▶ _Extrait_:
══════

AL-BAKRI, De Draa et Sijilmassa à Awdaghust

La ville de Derâ, nommée Tiumktin, est le chef-lieu de la province de Derâ. Nous avons déjà mentionné que le Wadi Derâ prend sa source dans le Deren (l’Atlas). Cette ville renferme une nombreuse population, un Jâmi’ et plusieurs bazars très-fréquentés; elle jouit aussi d’un commerce florissant. Elle est située sur un coteau, au nord d’une rivière qui coule de l’est à l’ouest, et qui se précipite du haut d’une colline rougeâtre avant d’arriver auprès de la ville. Ali, fils d’Ahmed, fils d’Idrîs, fils de Yahya, fils d’Idrîs, était autrefois seigneur de Derà.

══════

▶ _Consignes_:
- 1) Répondez brièvement à ces questions sur le passage consacré à la ville de Derâ :
(a) Quel autre nom porte la ville de Derâ ?
(b) Où le Wadi Derâ prend-il sa source ?
(c) Dans quelle direction coule la rivière proche de la ville ?
- 2) D'après le passage sur la ville de Derâ, situez la ville par rapport à la rivière, puis décrivez le trajet de cette rivière avant qu'elle n'atteigne la ville.
- 3) Rédigez la suite du passage sur la ville de Derâ à partir de sa dernière phrase.

▶ _Entrées de données_:
══════

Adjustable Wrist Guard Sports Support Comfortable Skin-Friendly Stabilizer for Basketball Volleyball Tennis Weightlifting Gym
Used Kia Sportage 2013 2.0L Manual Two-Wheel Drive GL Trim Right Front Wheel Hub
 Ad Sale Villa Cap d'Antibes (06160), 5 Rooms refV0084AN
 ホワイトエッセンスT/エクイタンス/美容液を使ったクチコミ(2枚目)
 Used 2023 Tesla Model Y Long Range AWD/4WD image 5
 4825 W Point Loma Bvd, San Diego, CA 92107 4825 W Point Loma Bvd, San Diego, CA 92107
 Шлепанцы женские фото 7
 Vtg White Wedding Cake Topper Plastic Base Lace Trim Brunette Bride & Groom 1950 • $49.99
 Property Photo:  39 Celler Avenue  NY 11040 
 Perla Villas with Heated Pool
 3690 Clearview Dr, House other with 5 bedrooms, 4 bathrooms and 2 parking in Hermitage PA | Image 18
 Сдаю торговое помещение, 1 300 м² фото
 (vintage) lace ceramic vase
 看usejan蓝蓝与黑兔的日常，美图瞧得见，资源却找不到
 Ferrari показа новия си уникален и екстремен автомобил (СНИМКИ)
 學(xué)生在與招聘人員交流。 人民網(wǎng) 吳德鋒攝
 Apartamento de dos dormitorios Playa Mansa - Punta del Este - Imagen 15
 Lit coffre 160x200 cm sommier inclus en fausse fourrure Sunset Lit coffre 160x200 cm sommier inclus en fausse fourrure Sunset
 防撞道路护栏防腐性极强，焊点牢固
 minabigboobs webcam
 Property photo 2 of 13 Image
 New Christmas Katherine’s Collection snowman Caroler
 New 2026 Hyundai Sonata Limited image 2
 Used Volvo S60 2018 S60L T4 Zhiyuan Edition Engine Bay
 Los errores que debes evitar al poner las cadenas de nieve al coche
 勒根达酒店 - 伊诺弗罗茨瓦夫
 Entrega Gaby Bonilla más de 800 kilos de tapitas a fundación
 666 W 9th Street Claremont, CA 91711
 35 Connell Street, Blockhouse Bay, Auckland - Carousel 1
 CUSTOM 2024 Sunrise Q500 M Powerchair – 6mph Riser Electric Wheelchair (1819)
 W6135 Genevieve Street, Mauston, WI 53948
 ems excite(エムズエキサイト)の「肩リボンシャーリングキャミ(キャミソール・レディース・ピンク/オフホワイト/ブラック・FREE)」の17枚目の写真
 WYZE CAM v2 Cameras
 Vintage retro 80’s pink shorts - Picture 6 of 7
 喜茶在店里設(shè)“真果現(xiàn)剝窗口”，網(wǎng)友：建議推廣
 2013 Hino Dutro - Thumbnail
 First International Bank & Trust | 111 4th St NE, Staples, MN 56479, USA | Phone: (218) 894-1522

══════

▶ _Réponses par item_:
- 1)
(a) Tiumktin.
(b) Dans le Deren, c'est-à-dire l'Atlas.
(c) De l'est à l'ouest.

- 2) La ville est bâtie sur un coteau, au nord de la rivière. Celle-ci coule de l'est à l'ouest et se précipite du haut d'une colline rougeâtre avant d'arriver auprès de la ville.

- 3)
 De là on met une journée pour se rendre à Tameddjathet, localité qui produit une espèce d’arbre ainsi nommée, dont les feuilles sont larges et persistantes comme celles du tamarisc. Les écuelles dont on se sert à Derâ, à Sidjilmessa et dans les contrées voisines, sont faites avec le bois de cet arbre. A une journée de là on trouve un endroit nommé Aman Tîssen, c’est-à-dire « l’eau salée ». Le jour suivant conduit à Tin Udaden ; ce nom signifie « le puits des cerfs » ; on y trouve une mine de cuivre. La journée suivante s’achève à Agru. Tous ces lieux sont situés dans le territoire des Serta, peuple qui forme une branche de la tribu des Sanhaja. A une journée plus loin se trouve Touwennîn an-oguellîd, c’est-à-dire « les puits du roi »; de là on se rend au lieu nommé Aman issîd, c’est-à-dire «l’eau des autruches»; puis à Agger-n-Wushan, c’est-à-dire « le champ des chacals » ; ensuite on arrive à Amerghad, endroit où commencent les jardins de Sijilmessa, ville qui est à 6 milles plus loin.

ROUTE DF TAMÉDELT À AOUDAGHAST.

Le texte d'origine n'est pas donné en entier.